Sometimes, SMART will identify the disk as failing, other times there are no other symptoms other than slow I/O.
The slow I/O actually causes the entire system to freeze up. Connecting via ssh takes forever, the webGUI (if it is a NAS) stops working usually. Running commands over ssh takes forever as well. That is until I disconnect / purposely “fail” the disk out of the array, then things go back to “normal” – that is as normal as they can be with a degraded array.

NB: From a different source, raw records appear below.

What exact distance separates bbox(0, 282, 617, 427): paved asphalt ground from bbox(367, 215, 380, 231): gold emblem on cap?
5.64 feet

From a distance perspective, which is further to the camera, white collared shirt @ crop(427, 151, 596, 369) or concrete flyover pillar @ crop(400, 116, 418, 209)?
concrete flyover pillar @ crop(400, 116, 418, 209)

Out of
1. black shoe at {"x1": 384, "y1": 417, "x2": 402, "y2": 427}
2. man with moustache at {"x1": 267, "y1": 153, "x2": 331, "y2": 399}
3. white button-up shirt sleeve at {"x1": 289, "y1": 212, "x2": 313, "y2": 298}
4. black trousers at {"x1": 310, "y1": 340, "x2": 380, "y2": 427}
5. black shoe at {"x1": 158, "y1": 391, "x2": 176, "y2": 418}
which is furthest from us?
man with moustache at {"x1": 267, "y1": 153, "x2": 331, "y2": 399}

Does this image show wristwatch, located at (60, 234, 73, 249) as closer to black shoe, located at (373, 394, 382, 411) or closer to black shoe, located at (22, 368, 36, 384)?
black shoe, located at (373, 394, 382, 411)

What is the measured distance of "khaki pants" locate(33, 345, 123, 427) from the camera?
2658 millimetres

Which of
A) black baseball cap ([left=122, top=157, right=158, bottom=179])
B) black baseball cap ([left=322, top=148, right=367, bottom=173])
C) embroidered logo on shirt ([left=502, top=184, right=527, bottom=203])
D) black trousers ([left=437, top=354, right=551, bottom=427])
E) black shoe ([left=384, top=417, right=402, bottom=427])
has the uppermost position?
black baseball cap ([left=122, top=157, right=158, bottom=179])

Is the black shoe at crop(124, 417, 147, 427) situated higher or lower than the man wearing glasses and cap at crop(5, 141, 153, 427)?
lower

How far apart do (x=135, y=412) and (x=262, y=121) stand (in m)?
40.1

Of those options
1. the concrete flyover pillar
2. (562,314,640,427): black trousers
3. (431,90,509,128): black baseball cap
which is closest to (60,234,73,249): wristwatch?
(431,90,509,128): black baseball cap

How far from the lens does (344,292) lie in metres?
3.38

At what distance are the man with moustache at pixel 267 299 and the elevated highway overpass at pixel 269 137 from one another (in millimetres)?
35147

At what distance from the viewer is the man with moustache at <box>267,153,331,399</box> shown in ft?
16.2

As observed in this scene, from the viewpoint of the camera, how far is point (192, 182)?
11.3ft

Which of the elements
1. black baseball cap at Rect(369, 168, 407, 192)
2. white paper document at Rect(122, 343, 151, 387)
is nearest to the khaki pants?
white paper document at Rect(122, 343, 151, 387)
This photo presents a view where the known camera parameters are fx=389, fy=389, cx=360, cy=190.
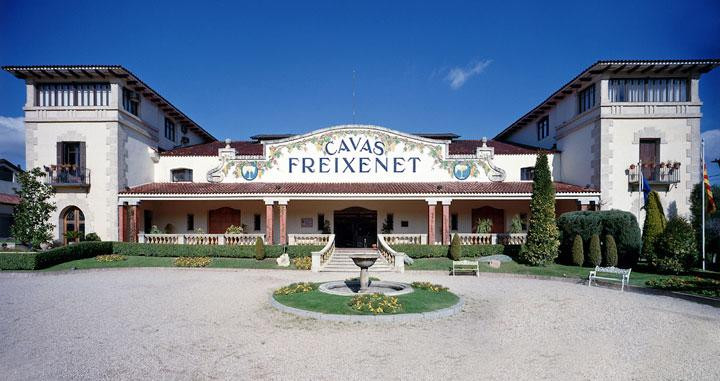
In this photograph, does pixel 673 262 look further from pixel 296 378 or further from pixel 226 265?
pixel 226 265

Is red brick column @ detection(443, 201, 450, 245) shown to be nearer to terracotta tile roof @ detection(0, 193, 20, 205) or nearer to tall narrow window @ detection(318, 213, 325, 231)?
tall narrow window @ detection(318, 213, 325, 231)

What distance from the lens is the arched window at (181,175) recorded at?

I’m just wondering, if a disk is taking so long to read/write from, why not just knock it out of the array, drop a message in the log and keep going? It seems making the whole system grind to a halt because one disk is kinda screwy totally nullifies one of the main benefits of using RAID (fault tolerance – the ability to keep running if a disk fails). I can understand that in a single-disk scenario (e.g. your system has as single SATA disk connected and it is unable to execute read/writes properly) this is catastrophic, but in a RAID set (especially the fault tolerant “personalities”) it seems not only annoying but also contrary to common sense.
Is there a very good reason the default behavior of mdadm is to basically cripple the box until someone remotes in and fixes it manually?